▸ **Required task**
Return the data below verbatim, keeping every line and character unchanged.

▸ **Stored rows**
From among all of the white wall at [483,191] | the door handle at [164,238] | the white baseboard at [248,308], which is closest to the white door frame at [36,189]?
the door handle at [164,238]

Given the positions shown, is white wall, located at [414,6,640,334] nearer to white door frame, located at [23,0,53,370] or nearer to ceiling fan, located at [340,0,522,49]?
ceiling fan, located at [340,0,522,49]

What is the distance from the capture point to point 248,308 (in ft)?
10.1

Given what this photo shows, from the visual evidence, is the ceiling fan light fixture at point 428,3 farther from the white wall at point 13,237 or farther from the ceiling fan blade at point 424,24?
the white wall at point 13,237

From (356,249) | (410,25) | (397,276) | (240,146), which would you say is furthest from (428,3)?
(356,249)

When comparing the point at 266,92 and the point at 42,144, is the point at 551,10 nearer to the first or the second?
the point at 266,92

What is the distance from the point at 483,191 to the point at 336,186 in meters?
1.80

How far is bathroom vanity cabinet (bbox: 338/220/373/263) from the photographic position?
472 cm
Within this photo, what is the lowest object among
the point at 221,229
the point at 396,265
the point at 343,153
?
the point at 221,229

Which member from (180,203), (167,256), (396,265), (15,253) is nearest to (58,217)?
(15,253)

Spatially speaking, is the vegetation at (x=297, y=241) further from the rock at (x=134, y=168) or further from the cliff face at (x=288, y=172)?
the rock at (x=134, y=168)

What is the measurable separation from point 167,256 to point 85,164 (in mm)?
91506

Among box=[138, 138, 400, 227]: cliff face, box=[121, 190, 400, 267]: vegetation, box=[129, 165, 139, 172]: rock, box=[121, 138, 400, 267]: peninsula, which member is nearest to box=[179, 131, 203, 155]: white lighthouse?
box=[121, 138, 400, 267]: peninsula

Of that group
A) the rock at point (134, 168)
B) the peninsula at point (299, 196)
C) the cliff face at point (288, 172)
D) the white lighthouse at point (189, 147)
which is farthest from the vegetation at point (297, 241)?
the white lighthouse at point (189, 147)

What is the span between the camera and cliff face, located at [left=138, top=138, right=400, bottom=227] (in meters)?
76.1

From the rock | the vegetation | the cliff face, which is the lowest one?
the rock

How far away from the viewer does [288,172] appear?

▸ **Reply**
From among all of the white wall at [483,191] | the door handle at [164,238] | the white baseboard at [248,308], which is closest to the white door frame at [36,189]?
the door handle at [164,238]

Given the positions shown, is white wall, located at [414,6,640,334] nearer to white door frame, located at [23,0,53,370] or nearer to ceiling fan, located at [340,0,522,49]?
ceiling fan, located at [340,0,522,49]

What is the distance from the capture point to point 248,308 (in ft)?
10.1

Given what this photo shows, from the visual evidence, is the ceiling fan light fixture at point 428,3 farther from the white wall at point 13,237 or farther from the ceiling fan blade at point 424,24?
the white wall at point 13,237

From (356,249) | (410,25) | (397,276) | (240,146), which would you say is furthest from (428,3)?
(356,249)

When comparing the point at 266,92 and the point at 42,144, is the point at 551,10 nearer to the first or the second?
the point at 266,92

What is the distance from the point at 483,191 to the point at 336,186 in meters?
1.80

How far is bathroom vanity cabinet (bbox: 338/220/373/263) from the photographic position?
472 cm
Within this photo, what is the lowest object among
the point at 221,229
the point at 396,265
the point at 343,153
?
the point at 221,229

Which member from (180,203), (167,256), (396,265), (15,253) is nearest to (58,217)?
(15,253)

Spatially speaking, is the vegetation at (x=297, y=241) further from the rock at (x=134, y=168) or further from the cliff face at (x=288, y=172)?
the rock at (x=134, y=168)

What is the measurable separation from point 167,256 to point 85,164 (in mm)?
91506

Among box=[138, 138, 400, 227]: cliff face, box=[121, 190, 400, 267]: vegetation, box=[129, 165, 139, 172]: rock, box=[121, 138, 400, 267]: peninsula, which member is nearest to box=[179, 131, 203, 155]: white lighthouse?
box=[121, 138, 400, 267]: peninsula

Of that group
A) the rock at point (134, 168)
B) the peninsula at point (299, 196)
C) the cliff face at point (288, 172)
D) the white lighthouse at point (189, 147)
which is farthest from the vegetation at point (297, 241)?
the white lighthouse at point (189, 147)

What is the span between the camera and cliff face, located at [left=138, top=138, right=400, bottom=227] (in meters)?
76.1

From the rock | the vegetation | the cliff face, which is the lowest one?
the rock

How far away from the viewer does [288,172] appear?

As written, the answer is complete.